=== Begin Enclosure ===

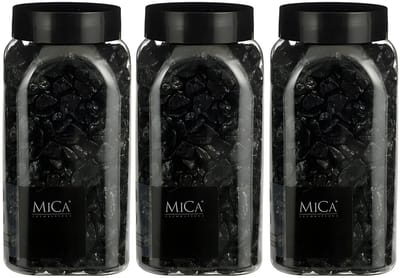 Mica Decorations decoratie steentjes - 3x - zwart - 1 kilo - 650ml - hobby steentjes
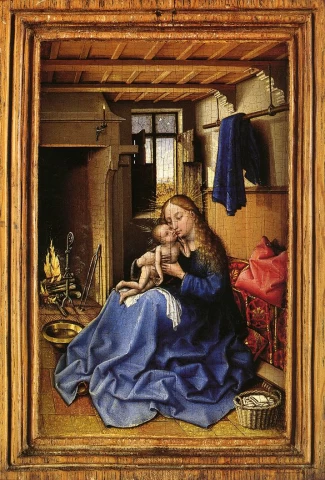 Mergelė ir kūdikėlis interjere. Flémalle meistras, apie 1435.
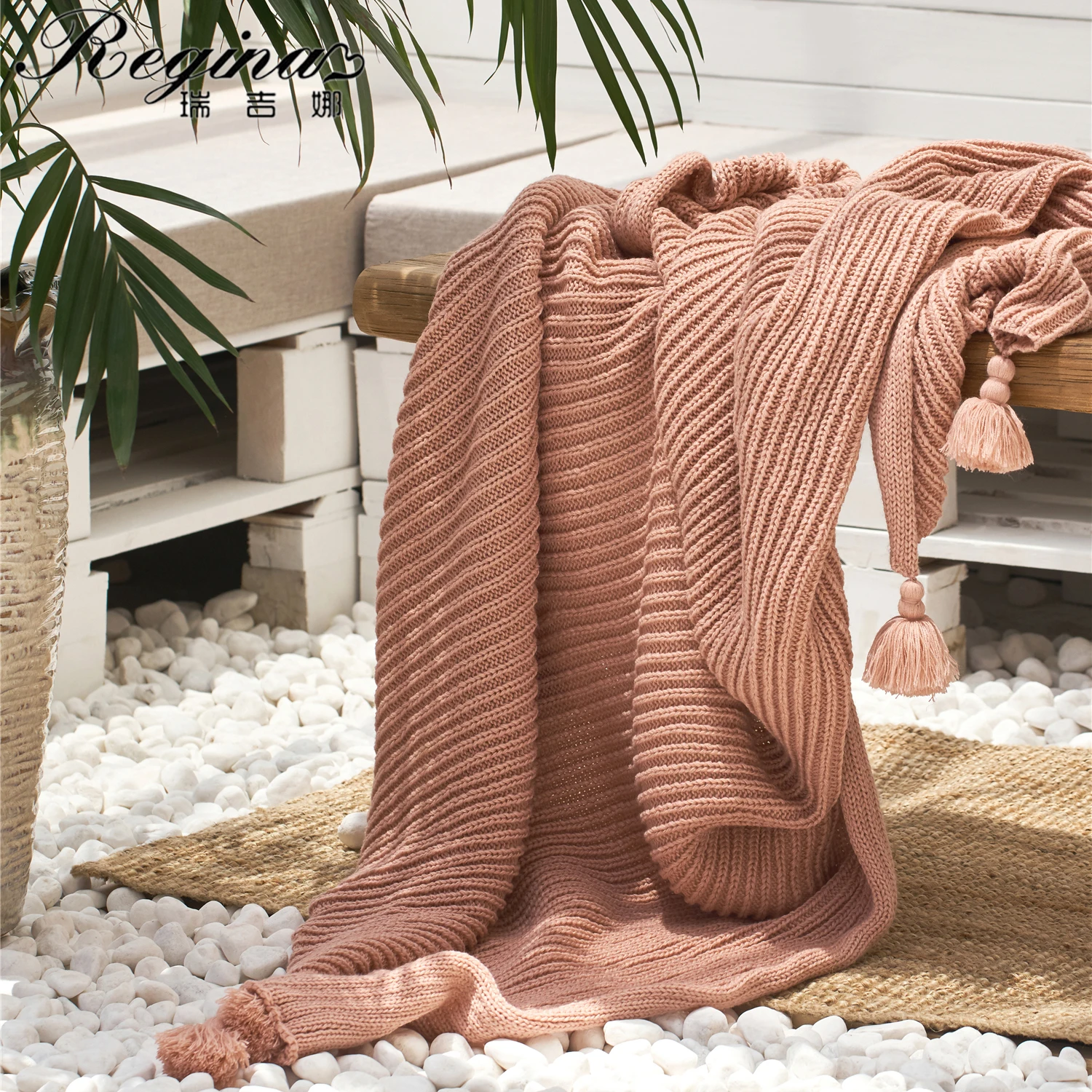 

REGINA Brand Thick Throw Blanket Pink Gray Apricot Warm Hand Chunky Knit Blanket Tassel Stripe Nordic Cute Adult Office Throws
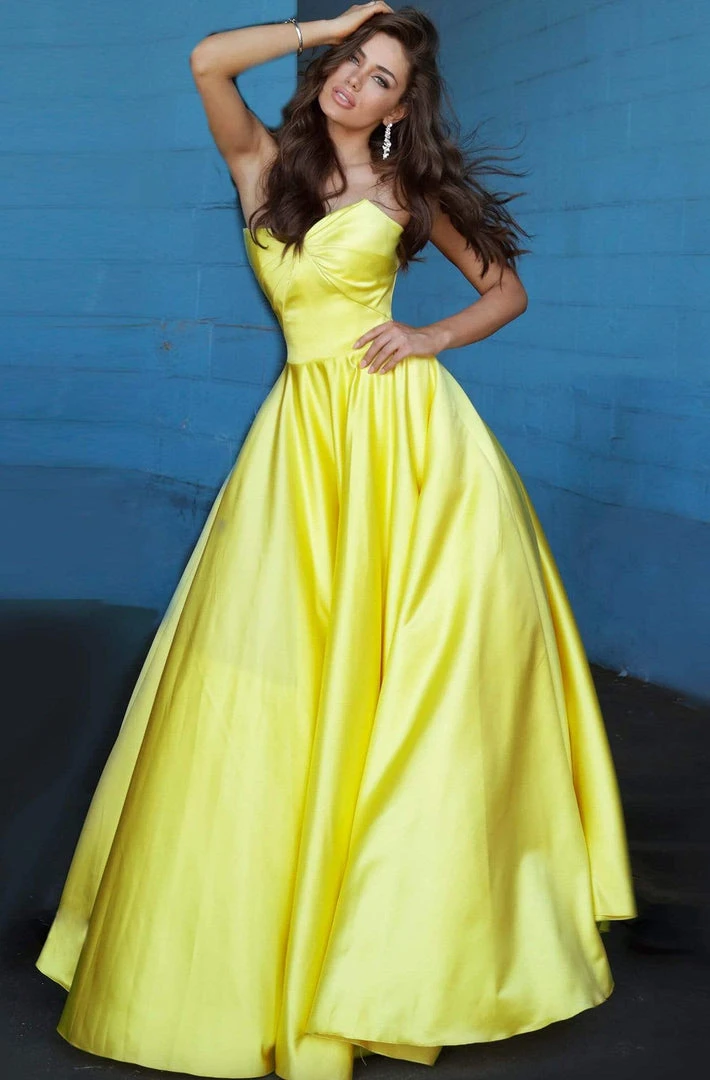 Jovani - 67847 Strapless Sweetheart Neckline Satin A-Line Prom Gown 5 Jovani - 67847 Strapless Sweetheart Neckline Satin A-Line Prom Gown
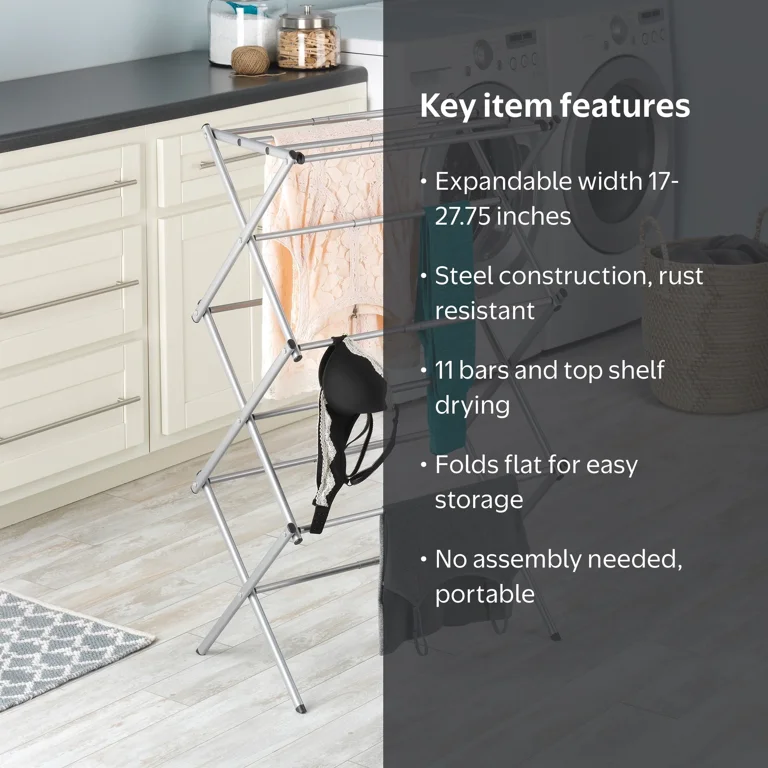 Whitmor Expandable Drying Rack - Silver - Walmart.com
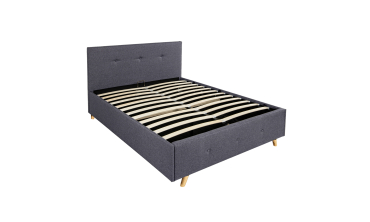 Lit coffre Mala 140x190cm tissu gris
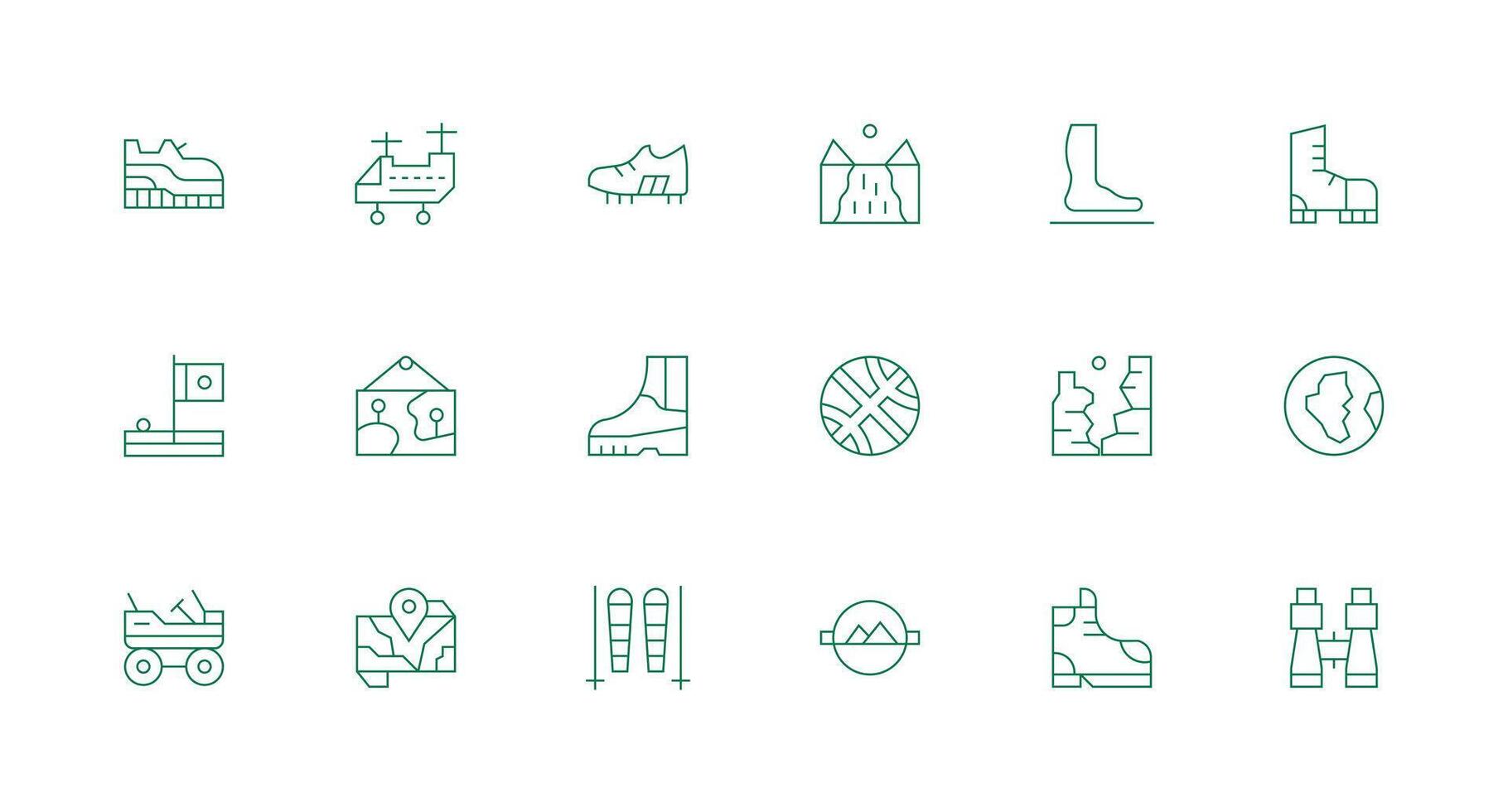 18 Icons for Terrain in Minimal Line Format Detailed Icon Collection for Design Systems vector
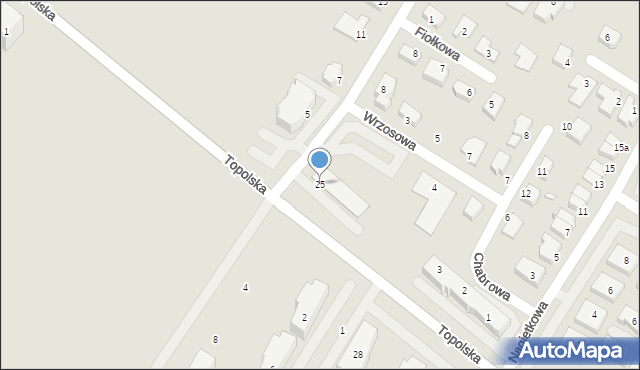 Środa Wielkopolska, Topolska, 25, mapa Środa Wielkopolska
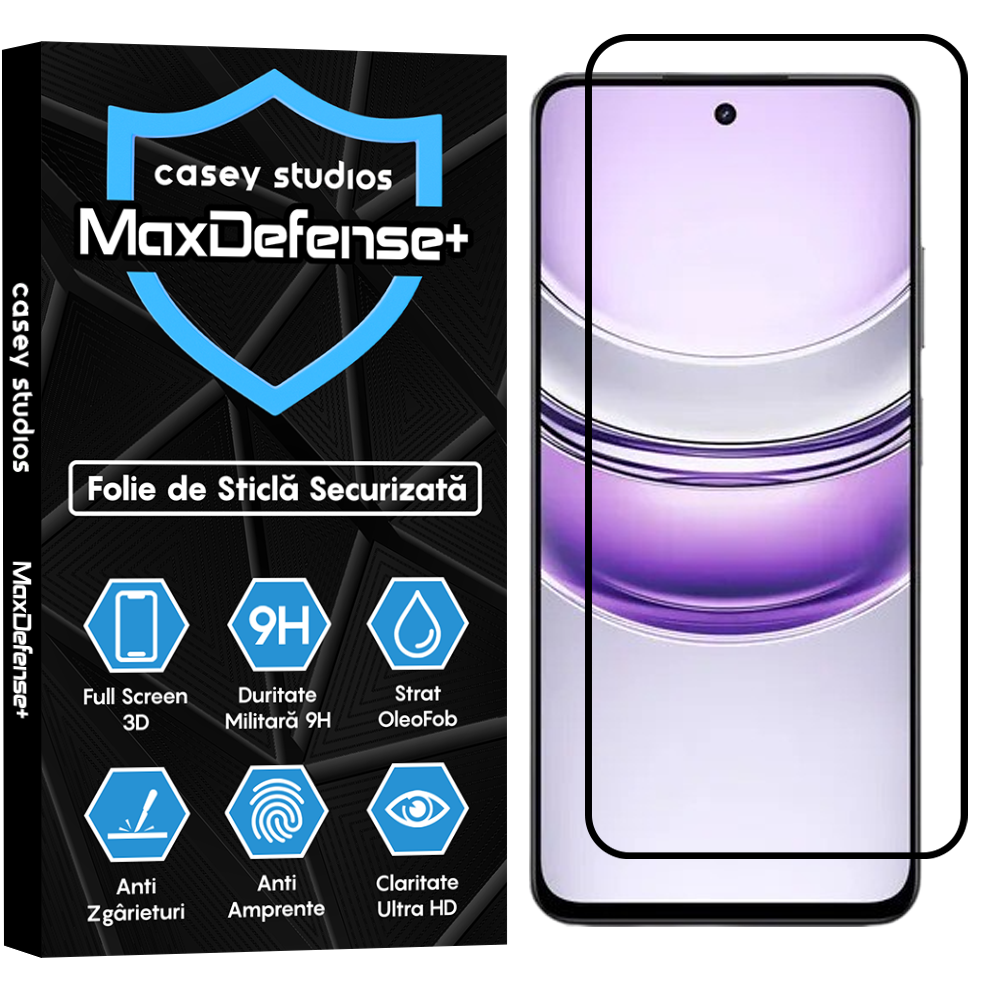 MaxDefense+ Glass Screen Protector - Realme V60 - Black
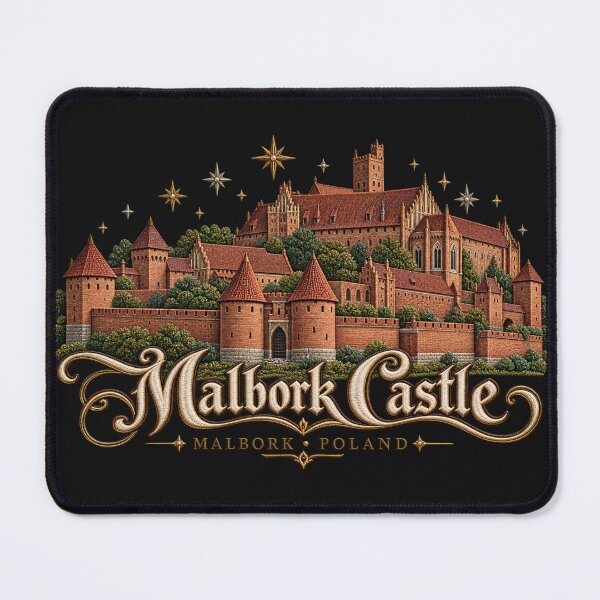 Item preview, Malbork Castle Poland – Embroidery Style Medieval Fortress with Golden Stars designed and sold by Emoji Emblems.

=== End Enclosure ===

### Description of the task:
Write out the data from the start through the line containing "Mergelė ir kūdikėlis", including both ends, and leave the pictures out of your answer.

### Exercise solution:
 Mica Decorations decoratie steentjes - 3x - zwart - 1 kilo - 650ml - hobby steentjes
 Mergelė ir kūdikėlis interjere. Flémalle meistras, apie 1435.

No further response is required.